Saturday, June 12, 2010

Meditation on Loud Rock and Roll

I like loud and distorted guitar the old school way, in the form of jamming power trios,  guitar-bass-drums shootouts where the downbeats started at debated counts, and the length of the improvised middle section was unpredictable. Ad-libbed solos, riffing, vamping, monochromatic chord mongering, the center portions of this species of random noise took a cue from several generations of black American blues geniuses. The young Turks to the clear, elegantly expressed formulations of anger, pain, dread, and joy and tweaked the pentatonic elements to a narrowed strain of white male rage, performed at volume levels beyond endurance levels, with the nimble, simple, eloquent rhythms and solo configurations of guitar, harmonica, banjo being replaced with a wave of distorted notes bent to their furthermost pitch of emotional credibility. It was perfect for the smoky ballrooms I went to in the late '60s, where the likes of Cream, Blue Cheer, Sir Lord Baltimore, T.Rex, and Mountain belched, groaned, and assaulted a beleaguered audience of addled brains with their instrumental abuse; on some nights the commotion and clamor reminded you more of a demolition derby instead of a unique engagement with a fleeting muse. The impact was more important than configuration. There was joy when I came upon the MC5 and the Stooges in Detroit, where I lived. The 5 were every car Detroit had manufactured being tossed off the top of the Penobscot Building, the tallest building in the city at the time. The MC5 had a speed and power only the fury of an accumulating gravity could provide, and half the fun of watching these guys batter, abuse, and flail their instruments while the wiggling and wrenching in hip-thrusting deliriums. This was the guitar version of Demolition Derby. The Stooges were, on the other hand, the guitar that was tossed off with a violent fling at a lousy rehearsal and left on, still plugged into the amp, humming and crackling the whole night. Ron Ashton's guitar work was perfect, imperfect, with a wood-chipper rhythm, an excellent three and two-chord background for Iggy Pop, whose psycho-sexual explorations into teenage impatience would make you think of a zombie severed arm. It still twitches across the blood, the hand is still making grasping motions for your neck, you realize that even death cannot stop this force that requires your attention.



Monday, April 12, 2010

The MC5 in the marketplace

Never toss out your old suits, it's often said. You never know when wide lapels will become again. You also never know which grossly non commercial, limited appeal band will become sanctified in the market place. Guitar Hero introduces "Kick Out the Jams" by the MC5 to the guitar starved:





I saw the MC5s play in Detroit between 1967-69 when they played the Grande Ballroom and teen clubs and free shows around Wayne County, and there was a real dangerous, outlaw method in the way they did their business. They did things their way and the consequences be damned. Everyone in the mainstream press and the rock press hated them, and Elektra Records dumped them after one album after the band took out a full page ad in the local underground paper The Fifth Estate for it's first album, Kick Out The Jams.
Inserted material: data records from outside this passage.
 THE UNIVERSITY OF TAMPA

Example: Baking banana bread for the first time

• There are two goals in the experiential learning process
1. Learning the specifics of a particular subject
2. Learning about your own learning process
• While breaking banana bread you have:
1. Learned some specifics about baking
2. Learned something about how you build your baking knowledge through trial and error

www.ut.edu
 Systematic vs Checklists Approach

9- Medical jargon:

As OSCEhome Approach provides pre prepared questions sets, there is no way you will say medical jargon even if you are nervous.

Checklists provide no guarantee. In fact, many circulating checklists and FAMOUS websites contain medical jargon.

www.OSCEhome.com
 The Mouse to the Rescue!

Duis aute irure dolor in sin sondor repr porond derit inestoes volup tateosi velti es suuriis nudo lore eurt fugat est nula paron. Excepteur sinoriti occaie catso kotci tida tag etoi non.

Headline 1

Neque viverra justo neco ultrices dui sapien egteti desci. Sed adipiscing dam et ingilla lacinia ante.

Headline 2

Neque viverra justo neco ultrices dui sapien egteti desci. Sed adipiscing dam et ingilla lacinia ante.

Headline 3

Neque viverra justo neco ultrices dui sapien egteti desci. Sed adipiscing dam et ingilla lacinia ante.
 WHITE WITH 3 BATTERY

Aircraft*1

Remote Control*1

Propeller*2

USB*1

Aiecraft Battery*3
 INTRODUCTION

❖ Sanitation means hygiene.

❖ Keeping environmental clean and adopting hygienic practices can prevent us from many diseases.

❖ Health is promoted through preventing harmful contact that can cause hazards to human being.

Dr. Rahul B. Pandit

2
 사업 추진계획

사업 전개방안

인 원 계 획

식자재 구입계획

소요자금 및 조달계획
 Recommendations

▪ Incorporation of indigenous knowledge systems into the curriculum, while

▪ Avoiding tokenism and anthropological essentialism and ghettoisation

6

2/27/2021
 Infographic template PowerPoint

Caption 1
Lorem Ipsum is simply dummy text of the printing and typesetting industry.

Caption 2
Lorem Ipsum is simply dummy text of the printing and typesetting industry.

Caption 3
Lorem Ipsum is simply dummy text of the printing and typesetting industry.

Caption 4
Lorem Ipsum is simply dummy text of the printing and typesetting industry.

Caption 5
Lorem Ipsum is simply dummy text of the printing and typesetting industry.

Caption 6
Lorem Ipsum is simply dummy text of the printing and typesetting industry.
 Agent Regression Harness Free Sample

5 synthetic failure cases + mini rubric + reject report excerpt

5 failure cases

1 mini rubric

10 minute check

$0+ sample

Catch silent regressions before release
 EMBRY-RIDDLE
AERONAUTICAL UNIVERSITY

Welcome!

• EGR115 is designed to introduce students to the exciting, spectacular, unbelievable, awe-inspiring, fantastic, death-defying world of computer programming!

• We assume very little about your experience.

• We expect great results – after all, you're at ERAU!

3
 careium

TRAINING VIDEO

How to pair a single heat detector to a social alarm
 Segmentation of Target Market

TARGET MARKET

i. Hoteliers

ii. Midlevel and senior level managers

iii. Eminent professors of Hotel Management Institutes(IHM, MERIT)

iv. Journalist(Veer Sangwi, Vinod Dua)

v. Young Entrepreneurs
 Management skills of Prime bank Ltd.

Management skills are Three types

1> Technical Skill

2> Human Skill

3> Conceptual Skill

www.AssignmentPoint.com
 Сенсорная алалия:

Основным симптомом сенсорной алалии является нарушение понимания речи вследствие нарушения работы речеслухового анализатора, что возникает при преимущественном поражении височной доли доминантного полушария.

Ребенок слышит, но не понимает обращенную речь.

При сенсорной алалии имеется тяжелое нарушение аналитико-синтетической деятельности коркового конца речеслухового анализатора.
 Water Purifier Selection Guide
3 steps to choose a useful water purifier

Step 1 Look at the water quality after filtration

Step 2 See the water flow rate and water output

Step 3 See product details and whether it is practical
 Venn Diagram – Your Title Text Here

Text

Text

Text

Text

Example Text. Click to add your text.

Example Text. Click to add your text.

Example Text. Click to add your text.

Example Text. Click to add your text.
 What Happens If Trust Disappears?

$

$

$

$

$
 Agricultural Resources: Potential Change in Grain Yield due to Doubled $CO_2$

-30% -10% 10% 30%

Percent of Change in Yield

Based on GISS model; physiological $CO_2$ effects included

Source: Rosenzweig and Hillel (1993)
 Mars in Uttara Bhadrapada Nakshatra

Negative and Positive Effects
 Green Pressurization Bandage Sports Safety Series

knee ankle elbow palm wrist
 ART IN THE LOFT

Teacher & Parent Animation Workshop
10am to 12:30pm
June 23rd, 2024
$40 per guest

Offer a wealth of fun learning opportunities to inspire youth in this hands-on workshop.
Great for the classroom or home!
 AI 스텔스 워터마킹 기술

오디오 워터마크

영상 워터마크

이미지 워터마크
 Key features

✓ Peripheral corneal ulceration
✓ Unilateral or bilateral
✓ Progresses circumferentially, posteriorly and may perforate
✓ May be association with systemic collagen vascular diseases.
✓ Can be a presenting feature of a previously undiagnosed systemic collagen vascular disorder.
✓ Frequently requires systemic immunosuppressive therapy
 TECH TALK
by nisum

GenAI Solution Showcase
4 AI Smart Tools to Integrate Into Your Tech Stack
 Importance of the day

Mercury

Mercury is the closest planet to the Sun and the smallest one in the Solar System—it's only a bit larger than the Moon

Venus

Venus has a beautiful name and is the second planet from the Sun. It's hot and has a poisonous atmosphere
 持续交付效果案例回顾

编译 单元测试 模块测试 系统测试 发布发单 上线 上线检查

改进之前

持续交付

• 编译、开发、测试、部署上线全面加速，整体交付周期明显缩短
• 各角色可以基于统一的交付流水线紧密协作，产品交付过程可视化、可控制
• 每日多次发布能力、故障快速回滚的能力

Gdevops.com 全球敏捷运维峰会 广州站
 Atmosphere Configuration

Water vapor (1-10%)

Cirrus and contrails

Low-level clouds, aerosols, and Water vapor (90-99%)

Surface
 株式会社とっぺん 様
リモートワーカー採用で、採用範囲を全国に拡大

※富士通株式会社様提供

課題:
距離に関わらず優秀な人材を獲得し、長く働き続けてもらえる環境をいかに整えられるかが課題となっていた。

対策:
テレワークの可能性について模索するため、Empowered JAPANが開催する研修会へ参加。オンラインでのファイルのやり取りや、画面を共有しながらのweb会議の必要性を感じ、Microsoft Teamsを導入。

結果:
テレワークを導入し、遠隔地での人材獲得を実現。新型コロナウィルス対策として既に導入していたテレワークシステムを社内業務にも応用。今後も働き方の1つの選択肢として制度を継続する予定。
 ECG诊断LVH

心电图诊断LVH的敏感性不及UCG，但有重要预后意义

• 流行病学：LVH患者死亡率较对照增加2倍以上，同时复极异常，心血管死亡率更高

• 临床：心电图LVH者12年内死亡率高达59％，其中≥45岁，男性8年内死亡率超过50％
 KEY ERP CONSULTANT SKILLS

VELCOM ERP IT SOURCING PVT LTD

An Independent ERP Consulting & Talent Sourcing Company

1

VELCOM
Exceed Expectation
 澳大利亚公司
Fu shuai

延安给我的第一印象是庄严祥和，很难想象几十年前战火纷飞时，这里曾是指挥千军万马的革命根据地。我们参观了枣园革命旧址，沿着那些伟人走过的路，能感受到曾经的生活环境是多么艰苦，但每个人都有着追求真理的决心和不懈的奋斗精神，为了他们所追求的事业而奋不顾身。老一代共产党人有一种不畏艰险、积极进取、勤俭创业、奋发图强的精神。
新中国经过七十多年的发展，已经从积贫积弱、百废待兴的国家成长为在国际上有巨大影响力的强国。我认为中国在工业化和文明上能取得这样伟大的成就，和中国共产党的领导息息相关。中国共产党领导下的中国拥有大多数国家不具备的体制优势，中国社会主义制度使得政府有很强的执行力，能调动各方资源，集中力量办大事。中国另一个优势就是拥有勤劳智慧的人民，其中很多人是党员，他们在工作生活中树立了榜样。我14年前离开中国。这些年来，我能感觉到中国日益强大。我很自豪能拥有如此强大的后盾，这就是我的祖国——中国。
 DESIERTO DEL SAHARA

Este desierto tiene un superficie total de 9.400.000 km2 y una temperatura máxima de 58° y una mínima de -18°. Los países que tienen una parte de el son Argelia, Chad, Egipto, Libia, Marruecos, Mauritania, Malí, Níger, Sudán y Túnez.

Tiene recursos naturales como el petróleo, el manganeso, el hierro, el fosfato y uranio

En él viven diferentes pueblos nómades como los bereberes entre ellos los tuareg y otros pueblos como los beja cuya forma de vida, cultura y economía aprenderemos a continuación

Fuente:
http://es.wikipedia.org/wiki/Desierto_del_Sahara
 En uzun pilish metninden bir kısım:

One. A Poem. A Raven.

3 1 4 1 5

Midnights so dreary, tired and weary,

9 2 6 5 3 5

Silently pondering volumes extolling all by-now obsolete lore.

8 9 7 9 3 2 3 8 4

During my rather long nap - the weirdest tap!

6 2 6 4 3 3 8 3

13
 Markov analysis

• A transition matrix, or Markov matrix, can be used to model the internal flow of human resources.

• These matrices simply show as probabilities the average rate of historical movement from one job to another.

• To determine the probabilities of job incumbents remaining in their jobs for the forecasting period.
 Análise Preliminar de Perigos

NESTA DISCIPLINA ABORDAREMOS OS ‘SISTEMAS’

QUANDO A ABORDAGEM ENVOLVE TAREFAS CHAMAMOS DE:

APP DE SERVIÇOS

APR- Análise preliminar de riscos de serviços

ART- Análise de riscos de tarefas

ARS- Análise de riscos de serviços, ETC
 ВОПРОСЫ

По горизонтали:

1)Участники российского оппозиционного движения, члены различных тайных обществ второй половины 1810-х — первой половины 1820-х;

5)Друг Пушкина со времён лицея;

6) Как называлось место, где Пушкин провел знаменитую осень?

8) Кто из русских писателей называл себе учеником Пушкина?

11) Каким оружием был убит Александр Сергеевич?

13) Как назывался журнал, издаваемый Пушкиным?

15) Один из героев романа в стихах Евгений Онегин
A local department store chain, Hudson's, wouldn't carry the album because the title song, because the song had the word "motherfucker" exclaimed at the start; the MC5, in a likely combination of integrity and ego, had the ad read

KICK OUT THE JAMS, MOTHERFUCKER! And kick out the door of the store that won't sell you the MC5. FUCK HUDSON's
 To the horror Elektra Records executives, the band put the record company logo on the ad, which made it seemed as if they had approved of and paid for the ad themselves. I do paraphrase the exact wording of the ad, but it is faithful to the cadence and , well, spirit of the band's marketing approach. Hudsons' was perhaps the major outlet for new album releases at the time, and the record executive quite likely didn't want to be dropped from the store sales racks. The revolutionary 5 were dropped from the label in quick order.

 I am gratified that the MC5 are getting their due. The irony is that their music has had to be commercialized with things like Guitar Hero, meaning that the 5 have had to become as consumer friendly as the artists after them who cite them as a major influence.